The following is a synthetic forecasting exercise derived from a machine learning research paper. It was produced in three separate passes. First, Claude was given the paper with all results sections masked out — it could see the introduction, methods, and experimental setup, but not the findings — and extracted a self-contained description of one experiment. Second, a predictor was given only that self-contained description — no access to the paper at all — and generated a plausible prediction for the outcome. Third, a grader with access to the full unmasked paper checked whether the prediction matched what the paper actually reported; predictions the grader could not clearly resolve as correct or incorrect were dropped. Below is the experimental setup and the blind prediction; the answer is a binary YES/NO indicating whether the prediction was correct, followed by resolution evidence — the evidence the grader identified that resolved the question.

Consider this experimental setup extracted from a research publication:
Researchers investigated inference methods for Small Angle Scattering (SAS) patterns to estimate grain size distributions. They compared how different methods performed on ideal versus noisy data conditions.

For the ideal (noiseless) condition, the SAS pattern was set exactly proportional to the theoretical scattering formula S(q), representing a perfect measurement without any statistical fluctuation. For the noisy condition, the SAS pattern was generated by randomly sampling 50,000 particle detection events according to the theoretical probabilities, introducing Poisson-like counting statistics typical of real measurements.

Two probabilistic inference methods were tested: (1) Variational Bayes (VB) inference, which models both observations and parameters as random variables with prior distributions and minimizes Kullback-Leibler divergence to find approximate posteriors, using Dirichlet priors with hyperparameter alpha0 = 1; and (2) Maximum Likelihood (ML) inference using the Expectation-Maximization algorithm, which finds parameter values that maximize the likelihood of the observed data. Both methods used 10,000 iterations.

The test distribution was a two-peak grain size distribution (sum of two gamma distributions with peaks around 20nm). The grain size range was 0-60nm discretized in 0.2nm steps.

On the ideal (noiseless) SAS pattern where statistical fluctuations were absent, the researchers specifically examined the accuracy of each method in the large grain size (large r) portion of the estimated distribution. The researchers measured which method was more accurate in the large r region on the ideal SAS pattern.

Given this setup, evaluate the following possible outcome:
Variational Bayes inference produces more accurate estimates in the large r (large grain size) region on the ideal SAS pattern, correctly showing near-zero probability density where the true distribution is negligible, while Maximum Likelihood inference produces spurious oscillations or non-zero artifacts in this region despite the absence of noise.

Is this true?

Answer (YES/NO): NO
--------
*Directions*. Nothing in the data may change. Give it again in full.

*Answer below*.
The following is a synthetic forecasting exercise derived from a machine learning research paper. It was produced in three separate passes. First, Claude was given the paper with all results sections masked out — it could see the introduction, methods, and experimental setup, but not the findings — and extracted a self-contained description of one experiment. Second, a predictor was given only that self-contained description — no access to the paper at all — and generated a plausible prediction for the outcome. Third, a grader with access to the full unmasked paper checked whether the prediction matched what the paper actually reported; predictions the grader could not clearly resolve as correct or incorrect were dropped. Below is the experimental setup and the blind prediction; the answer is a binary YES/NO indicating whether the prediction was correct, followed by resolution evidence — the evidence the grader identified that resolved the question.

Consider this experimental setup extracted from a research publication:
Researchers investigated inference methods for Small Angle Scattering (SAS) patterns to estimate grain size distributions. They compared how different methods performed on ideal versus noisy data conditions.

For the ideal (noiseless) condition, the SAS pattern was set exactly proportional to the theoretical scattering formula S(q), representing a perfect measurement without any statistical fluctuation. For the noisy condition, the SAS pattern was generated by randomly sampling 50,000 particle detection events according to the theoretical probabilities, introducing Poisson-like counting statistics typical of real measurements.

Two probabilistic inference methods were tested: (1) Variational Bayes (VB) inference, which models both observations and parameters as random variables with prior distributions and minimizes Kullback-Leibler divergence to find approximate posteriors, using Dirichlet priors with hyperparameter alpha0 = 1; and (2) Maximum Likelihood (ML) inference using the Expectation-Maximization algorithm, which finds parameter values that maximize the likelihood of the observed data. Both methods used 10,000 iterations.

The test distribution was a two-peak grain size distribution (sum of two gamma distributions with peaks around 20nm). The grain size range was 0-60nm discretized in 0.2nm steps.

On the ideal (noiseless) SAS pattern where statistical fluctuations were absent, the researchers specifically examined the accuracy of each method in the large grain size (large r) portion of the estimated distribution. The researchers measured which method was more accurate in the large r region on the ideal SAS pattern.

Given this setup, evaluate the following possible outcome:
Variational Bayes inference produces more accurate estimates in the large r (large grain size) region on the ideal SAS pattern, correctly showing near-zero probability density where the true distribution is negligible, while Maximum Likelihood inference produces spurious oscillations or non-zero artifacts in this region despite the absence of noise.

Is this true?

Answer (YES/NO): NO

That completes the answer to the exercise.